─── Document passage

Anbara Salam Khalidi () (4 August 1897–May 1986) was a Lebanese feminist, translator and author, who significantly contributed to the emancipation of Arab women.

Early life and education
Khalidi was born into an eminent Lebanese family in Beirut in 1897. She was the daughter of Salim Ali Salam, a deputy in the Ottoman parliament and a merchant, and her mother was a member of the leading families, namely the Barbir and Aghars. Her brother Saeb Salam served as the prime minister. Two of her brothers also held cabinet posts. One of her sisters was the wife of Rashid Karami, Lebanese prime minister.

In 1913 during the First Arab Congress in Paris Khalidi, along with two other women, sent a telegram to the congress. This telegram was the first message that was read aloud. She received a modern education and learned French. She and her siblings attended the Anglican Syrian College in Ras Beirut, which is the predecessor of the American University of Beirut. From 1925 to 1927 she studied in the United Kingdom.

──────
─── Provided data

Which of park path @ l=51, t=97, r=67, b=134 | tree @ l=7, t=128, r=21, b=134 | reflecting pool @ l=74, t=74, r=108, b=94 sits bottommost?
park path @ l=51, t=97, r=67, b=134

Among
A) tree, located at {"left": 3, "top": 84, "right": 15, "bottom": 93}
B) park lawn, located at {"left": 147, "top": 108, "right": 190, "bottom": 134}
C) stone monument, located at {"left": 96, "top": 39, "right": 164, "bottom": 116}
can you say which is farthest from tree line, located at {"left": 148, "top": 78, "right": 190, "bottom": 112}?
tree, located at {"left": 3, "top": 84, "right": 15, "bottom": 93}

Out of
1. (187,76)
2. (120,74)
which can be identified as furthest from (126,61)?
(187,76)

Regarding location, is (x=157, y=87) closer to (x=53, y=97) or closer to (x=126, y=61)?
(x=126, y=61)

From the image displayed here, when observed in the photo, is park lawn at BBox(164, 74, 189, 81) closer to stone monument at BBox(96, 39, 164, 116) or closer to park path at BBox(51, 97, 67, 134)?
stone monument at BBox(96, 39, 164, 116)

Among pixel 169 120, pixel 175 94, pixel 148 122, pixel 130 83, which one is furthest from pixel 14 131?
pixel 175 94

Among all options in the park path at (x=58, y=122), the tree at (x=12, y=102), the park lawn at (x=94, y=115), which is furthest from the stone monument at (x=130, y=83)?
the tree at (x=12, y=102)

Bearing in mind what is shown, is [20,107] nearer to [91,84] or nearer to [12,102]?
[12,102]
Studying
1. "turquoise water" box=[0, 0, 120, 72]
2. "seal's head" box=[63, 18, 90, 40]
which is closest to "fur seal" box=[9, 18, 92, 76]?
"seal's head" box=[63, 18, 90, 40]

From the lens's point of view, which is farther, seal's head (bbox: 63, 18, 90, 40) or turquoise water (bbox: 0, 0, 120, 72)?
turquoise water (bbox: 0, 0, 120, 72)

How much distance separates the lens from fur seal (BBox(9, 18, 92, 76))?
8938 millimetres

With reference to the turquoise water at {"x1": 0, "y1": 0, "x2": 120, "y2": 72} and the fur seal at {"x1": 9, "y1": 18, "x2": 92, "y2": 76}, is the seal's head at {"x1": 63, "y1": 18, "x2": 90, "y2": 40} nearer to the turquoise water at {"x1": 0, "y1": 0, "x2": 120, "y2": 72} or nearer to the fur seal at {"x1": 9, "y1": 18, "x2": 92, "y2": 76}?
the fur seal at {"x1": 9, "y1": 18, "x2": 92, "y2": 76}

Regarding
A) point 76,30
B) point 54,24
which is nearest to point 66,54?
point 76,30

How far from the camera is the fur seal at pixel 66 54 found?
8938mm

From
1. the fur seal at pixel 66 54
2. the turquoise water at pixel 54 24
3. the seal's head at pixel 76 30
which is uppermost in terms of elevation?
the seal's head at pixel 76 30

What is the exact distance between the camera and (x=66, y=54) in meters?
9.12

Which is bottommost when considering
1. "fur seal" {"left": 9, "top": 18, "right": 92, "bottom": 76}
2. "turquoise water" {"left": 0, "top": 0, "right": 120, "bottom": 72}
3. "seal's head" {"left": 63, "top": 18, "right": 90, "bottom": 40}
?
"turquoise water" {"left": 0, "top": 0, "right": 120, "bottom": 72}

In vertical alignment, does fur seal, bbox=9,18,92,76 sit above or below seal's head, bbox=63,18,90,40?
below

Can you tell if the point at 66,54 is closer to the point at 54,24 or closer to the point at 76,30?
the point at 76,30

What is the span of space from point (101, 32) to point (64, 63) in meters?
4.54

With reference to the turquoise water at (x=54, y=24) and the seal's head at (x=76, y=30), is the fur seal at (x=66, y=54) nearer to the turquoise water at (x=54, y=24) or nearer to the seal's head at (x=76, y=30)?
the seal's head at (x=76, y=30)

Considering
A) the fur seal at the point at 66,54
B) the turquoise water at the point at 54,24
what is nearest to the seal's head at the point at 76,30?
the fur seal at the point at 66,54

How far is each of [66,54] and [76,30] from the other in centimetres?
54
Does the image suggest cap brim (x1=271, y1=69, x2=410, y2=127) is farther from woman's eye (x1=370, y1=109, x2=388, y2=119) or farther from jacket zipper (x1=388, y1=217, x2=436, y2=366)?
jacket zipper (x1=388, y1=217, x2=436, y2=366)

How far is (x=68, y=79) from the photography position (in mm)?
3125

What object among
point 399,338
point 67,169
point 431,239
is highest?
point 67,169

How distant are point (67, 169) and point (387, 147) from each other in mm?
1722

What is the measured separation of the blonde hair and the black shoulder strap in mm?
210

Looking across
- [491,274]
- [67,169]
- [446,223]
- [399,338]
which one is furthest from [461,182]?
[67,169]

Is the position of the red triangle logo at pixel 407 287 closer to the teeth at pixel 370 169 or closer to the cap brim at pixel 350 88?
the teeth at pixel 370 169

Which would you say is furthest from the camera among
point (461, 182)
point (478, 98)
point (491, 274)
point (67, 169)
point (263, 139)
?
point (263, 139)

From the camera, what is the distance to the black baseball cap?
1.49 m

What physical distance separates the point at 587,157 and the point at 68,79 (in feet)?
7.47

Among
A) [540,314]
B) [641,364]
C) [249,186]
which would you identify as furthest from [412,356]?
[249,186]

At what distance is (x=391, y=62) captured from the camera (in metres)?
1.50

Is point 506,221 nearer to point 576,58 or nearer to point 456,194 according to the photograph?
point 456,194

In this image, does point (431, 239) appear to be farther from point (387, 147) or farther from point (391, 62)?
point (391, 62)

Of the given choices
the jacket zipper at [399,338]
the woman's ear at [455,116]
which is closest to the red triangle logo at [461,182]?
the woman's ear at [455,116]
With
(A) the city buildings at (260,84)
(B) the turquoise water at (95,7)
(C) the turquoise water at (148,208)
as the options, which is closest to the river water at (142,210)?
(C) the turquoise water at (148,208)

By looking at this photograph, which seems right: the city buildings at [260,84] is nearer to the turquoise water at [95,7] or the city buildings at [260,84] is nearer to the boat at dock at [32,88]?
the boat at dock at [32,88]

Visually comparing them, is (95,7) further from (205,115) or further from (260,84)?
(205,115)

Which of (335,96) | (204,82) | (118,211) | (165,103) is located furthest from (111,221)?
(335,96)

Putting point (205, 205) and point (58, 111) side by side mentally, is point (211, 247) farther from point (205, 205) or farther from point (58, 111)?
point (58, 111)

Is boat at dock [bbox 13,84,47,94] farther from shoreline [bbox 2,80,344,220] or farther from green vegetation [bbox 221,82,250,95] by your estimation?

──────

Continue the biography of Anbara Salam Khalidi, starting right after its final sentence about her studies in the United Kingdom.

[Reply]
Activities
After returning to Beirut, Khalidi joined the pioneering women's movement called Society for Women's Renaissance. She worked there on advancing women's role in society and politics, on encouraging national Lebanese products of textiles and fashion, and on establishing schools for women and advocating for women education. 

In 1927 Khalidi was invited by the American University of Beirut to speak about her time in England. Her speech was called "An Oriental Woman in England". Once she got on stage, she removed her veil. She was the first Muslim woman in Lebanon to publicly abandon the veil.

She was the first to translate Homer's Odyssey and Virgil's Aeneid into Arabic.

Her memoir was published in 1978 with the title of Jawalah fil Dhikrayat Baynah Lubnan Wa Filastin (Arabic: A Tour of Memories of Lebanon and Palestine). It was translated into English in 2013 under the title of Memoirs of an Early Arab Feminist. In her memoir, Khalidi emphasized the negative effects the activities of Jamal Pasha, Ottoman ruler of Syria, had on her family and her childhood.

Personal life and death
Anbara Salam married a Palestinian educator, Ahmad Samih Al Khalidi (died 1951) in 1929. It was his second marriage. He was the principal of the Arab College in Jerusalem in Mandatory Palestine. They settled in Jerusalem and then in Beirut. She died in Beirut in May 1986.

Dedication
Anbara Salam Khalidi was the subject of a Google Doodle on 4 August 2018, the 121st anniversary of her birth.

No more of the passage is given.